O pior cego é aquele que não quer ver. Não dá jeito, não sabe o que fazer; tapa os olhos com a peneira a ver se a realidade não passa. Mas a pior decisão é aquela que não se toma; o problema arrasta-se, incha e mata. O mercado não trata de tudo; por vezes, só piora. E, quando o melhor que se pode fazer é não fazer nada, só pode mesmo piorar.
“Ponham o pé fora dos confins do escritório e vão ver o que se passa”. Não é queixa anónima, opinião no jornal ou desabafo de rua; o recado é mesmo oficial e pesado: Zhang Yingjie, vice-diretor do Gabinete de Ligação, num encontro sobre as “Duas Sessões”, ditou os sete mandamentos dos governantes. Não saiu nas notas oficiais; teve destaque na TVB, de Hong Kong; e repercussão em Macau. Fechar os olhos a isto anuncia consequências.
No San Wa Ou, jornal de ideologia continental, deixa claro em editorial a azia que o recado denuncia. Política palaciana, teses, discursos e planos; pouca colagem à realidade, ao presente que dói e preocupa. Macau enfrenta “inúmeras contradições”, diz Zhang. Não está a falar de segurança; do inimigo externo nem da culpa do capitalismo. Está a falar do Governo – da falta dele.
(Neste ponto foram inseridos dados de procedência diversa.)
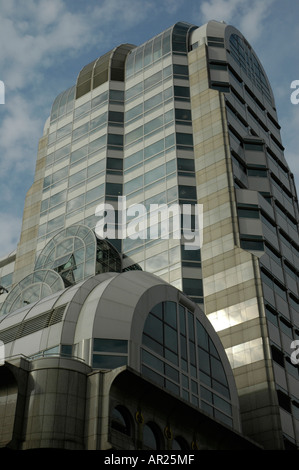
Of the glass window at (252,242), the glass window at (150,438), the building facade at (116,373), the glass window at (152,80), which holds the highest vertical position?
the glass window at (152,80)

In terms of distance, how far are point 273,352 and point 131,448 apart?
23794 mm

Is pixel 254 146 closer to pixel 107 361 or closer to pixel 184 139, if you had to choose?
pixel 184 139

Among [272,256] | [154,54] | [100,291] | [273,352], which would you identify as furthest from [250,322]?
[154,54]

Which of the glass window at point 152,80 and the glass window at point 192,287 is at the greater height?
the glass window at point 152,80

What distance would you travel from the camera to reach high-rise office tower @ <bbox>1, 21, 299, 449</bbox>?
51250mm

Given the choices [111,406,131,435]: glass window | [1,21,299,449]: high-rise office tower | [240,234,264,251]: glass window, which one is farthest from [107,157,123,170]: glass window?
[111,406,131,435]: glass window

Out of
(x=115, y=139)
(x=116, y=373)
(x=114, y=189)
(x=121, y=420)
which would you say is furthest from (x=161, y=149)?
(x=121, y=420)

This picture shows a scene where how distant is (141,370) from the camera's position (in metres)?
34.2

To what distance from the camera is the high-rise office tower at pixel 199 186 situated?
51.2m

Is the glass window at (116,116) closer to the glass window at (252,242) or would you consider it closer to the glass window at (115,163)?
the glass window at (115,163)

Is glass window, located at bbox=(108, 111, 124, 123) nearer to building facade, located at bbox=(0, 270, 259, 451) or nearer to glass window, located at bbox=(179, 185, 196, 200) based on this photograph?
glass window, located at bbox=(179, 185, 196, 200)

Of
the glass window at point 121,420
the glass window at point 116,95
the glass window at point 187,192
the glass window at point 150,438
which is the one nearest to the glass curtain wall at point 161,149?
the glass window at point 187,192
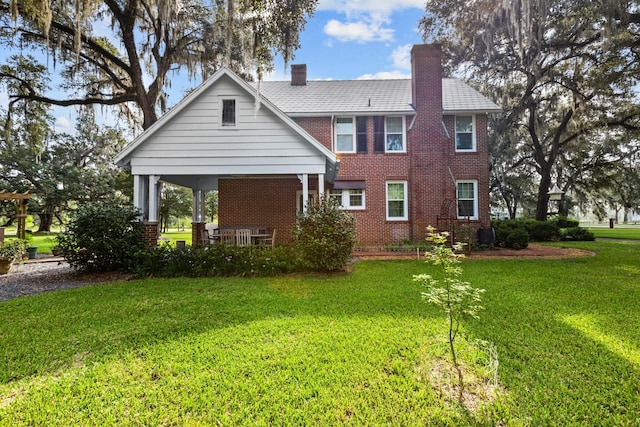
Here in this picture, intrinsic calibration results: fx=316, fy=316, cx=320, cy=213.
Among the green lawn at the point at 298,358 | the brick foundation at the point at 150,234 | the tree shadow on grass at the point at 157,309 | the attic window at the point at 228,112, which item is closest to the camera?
the green lawn at the point at 298,358

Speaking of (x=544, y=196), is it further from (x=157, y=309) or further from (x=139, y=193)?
(x=157, y=309)

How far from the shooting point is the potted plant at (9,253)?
8.73m

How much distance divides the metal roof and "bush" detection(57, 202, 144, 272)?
26.5ft

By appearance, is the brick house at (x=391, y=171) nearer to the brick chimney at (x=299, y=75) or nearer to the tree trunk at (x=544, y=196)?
the brick chimney at (x=299, y=75)

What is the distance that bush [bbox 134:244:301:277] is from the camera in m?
7.97

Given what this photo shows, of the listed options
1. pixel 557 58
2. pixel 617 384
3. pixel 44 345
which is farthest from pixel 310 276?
pixel 557 58

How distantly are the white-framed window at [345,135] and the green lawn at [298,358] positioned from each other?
Result: 8875mm

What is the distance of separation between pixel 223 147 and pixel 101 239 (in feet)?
12.9

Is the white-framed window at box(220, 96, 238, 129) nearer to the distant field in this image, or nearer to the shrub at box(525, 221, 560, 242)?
the distant field

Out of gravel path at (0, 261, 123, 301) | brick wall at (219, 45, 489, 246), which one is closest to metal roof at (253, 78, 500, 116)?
brick wall at (219, 45, 489, 246)

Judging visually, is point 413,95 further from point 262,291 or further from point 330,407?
point 330,407

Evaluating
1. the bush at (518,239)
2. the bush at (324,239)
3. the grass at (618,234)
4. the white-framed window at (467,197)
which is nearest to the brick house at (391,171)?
the white-framed window at (467,197)

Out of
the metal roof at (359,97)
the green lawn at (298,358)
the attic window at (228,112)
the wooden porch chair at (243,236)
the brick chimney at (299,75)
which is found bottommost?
the green lawn at (298,358)

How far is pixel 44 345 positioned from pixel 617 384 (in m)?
6.24
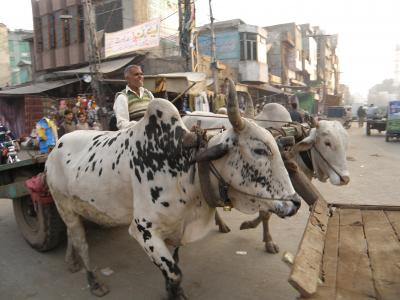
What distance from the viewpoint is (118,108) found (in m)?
3.41

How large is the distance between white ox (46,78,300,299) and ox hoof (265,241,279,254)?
4.65 ft

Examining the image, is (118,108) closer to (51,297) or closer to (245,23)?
(51,297)

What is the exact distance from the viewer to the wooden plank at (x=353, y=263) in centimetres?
203

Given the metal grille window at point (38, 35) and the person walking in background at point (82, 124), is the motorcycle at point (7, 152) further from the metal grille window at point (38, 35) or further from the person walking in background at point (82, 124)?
the metal grille window at point (38, 35)

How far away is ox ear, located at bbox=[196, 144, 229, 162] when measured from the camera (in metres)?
2.17

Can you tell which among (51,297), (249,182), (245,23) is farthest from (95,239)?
(245,23)

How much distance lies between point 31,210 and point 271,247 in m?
2.87

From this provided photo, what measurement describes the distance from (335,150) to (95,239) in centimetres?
301

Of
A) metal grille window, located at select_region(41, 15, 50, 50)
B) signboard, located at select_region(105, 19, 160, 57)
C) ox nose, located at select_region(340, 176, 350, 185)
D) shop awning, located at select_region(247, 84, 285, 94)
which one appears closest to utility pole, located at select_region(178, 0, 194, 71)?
signboard, located at select_region(105, 19, 160, 57)

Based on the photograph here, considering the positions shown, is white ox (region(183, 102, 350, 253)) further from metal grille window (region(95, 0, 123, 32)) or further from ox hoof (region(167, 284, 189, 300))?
metal grille window (region(95, 0, 123, 32))

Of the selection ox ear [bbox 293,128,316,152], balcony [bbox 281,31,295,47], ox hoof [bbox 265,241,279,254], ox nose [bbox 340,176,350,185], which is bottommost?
ox hoof [bbox 265,241,279,254]

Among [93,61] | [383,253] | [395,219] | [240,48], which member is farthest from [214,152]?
[240,48]

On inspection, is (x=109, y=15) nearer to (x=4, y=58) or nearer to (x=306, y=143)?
(x=4, y=58)

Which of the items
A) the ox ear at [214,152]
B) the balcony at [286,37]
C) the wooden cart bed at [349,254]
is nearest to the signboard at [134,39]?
the wooden cart bed at [349,254]
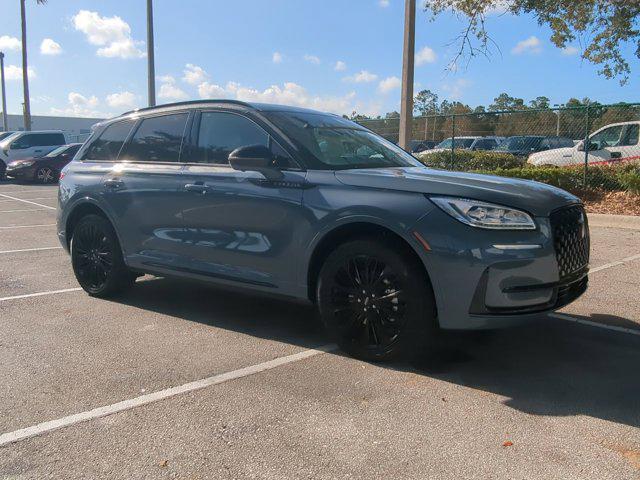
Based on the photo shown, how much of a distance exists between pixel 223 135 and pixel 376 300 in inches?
77.4

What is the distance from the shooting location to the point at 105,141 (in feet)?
19.4

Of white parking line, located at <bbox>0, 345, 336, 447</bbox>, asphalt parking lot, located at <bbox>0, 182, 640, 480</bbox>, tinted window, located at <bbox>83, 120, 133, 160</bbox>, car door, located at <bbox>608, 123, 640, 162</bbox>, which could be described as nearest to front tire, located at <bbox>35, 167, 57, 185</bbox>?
tinted window, located at <bbox>83, 120, 133, 160</bbox>

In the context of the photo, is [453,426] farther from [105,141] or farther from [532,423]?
[105,141]

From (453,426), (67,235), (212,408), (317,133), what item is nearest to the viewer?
(453,426)

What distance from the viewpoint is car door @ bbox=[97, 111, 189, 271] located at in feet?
16.4

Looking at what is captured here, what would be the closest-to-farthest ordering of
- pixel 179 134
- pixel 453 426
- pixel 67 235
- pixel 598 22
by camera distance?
pixel 453 426
pixel 179 134
pixel 67 235
pixel 598 22

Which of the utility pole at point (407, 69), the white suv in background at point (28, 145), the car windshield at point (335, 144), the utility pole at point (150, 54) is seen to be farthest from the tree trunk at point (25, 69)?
the car windshield at point (335, 144)

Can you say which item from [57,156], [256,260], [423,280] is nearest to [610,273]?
[423,280]

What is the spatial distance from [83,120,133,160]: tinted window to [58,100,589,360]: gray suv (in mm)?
23

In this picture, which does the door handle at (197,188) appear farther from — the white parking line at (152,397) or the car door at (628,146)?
the car door at (628,146)

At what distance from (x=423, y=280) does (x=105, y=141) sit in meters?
3.75

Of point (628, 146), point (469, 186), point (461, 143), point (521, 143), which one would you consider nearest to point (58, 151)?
point (461, 143)

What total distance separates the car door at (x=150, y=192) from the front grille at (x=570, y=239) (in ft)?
9.57

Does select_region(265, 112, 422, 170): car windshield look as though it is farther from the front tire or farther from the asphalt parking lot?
the front tire
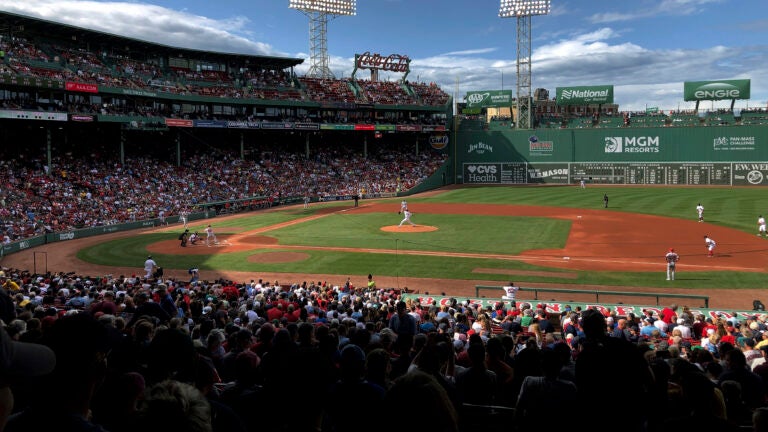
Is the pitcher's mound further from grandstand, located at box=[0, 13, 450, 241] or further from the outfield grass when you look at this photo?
grandstand, located at box=[0, 13, 450, 241]

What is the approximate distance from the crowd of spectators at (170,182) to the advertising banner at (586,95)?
22.1 metres

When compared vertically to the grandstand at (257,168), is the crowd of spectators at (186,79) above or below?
above

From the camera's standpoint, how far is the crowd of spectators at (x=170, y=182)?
4272cm

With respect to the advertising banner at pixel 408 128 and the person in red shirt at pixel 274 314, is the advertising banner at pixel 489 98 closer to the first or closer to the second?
the advertising banner at pixel 408 128

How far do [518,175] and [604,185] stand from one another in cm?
1164

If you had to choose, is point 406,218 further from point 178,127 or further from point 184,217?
point 178,127

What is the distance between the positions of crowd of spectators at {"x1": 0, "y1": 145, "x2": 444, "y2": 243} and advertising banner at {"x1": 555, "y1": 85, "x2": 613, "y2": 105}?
2208cm

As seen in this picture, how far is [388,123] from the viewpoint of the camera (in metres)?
78.1

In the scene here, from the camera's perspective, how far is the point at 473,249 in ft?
109

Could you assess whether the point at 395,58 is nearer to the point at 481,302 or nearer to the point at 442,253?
the point at 442,253

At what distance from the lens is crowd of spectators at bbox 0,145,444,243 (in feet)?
140

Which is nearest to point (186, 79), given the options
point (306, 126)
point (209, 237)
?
point (306, 126)

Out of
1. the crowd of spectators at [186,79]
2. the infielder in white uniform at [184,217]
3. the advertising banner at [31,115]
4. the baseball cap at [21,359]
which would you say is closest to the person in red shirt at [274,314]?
the baseball cap at [21,359]

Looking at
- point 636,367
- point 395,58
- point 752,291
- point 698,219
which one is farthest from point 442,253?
point 395,58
No Macao Daily News, um editorial arrasa o fim das conferências sobre criminalidade. Mais do que o tema em si, o ataque é feito à falta de transparência; verdadeiro manifesto contra a desconexão com o interesse público. Aparentemente assinado por pseudónimo, só pode ser publicado com aval do diretor. Lok Po sabe bem o que se passa; e o que pensa o Poder Central.
Macau precisa de um plano de contingência, política virada ao presente enquanto o futuro não chega
Os problemas são muitos; não o PIB, de vento em popa na vela do Jogo; mas todos os outros: distribuição da riqueza, crise de expectativa, falta de investimento, diversificação a ver navios… O turista come tapau, mas já nem isso é negócio, arrasado pela concorrência que atravessa fronteiras.
Tai Kin Yp, oficialmente deprimido, sai pelo próprio pé; deixa uma bomba relógio. Diz-se nos bastidores que a favorita é O Lam, que sairia da pasta que distribui para aquela que tem de fazer dinheiro. É um peso pesado, bem relacionada no Poder Central; mas não tem varinha mágica, nem quer ser o próximo bode expiatório. Esse pode ser Vong Sin Man, presidente da Autoridade Monetária.
O plano do novo ciclo tem racional; diversificação, investir, integração regional, plataforma… Tudo certo. Mas há duas verdades incontornáveis. Primeiro, leva tempo; segundo, é preciso ser rápido e eficaz. São muitos, mas isso não pode bloquear a ação; têm de ser dados, um de cada vez e em força.
Entretanto, o presente é madrasto. Tira o chão que havia e não mostra outra via; que tarda e desespera. Macau precisa de um plano de contingência, política virada ao presente enquanto o futuro não chega. E, a julgar pela clareza oficial do recado; o Governo tem mesmo de perceber o que se passa. Não vá um dia já não se passar nada com ele.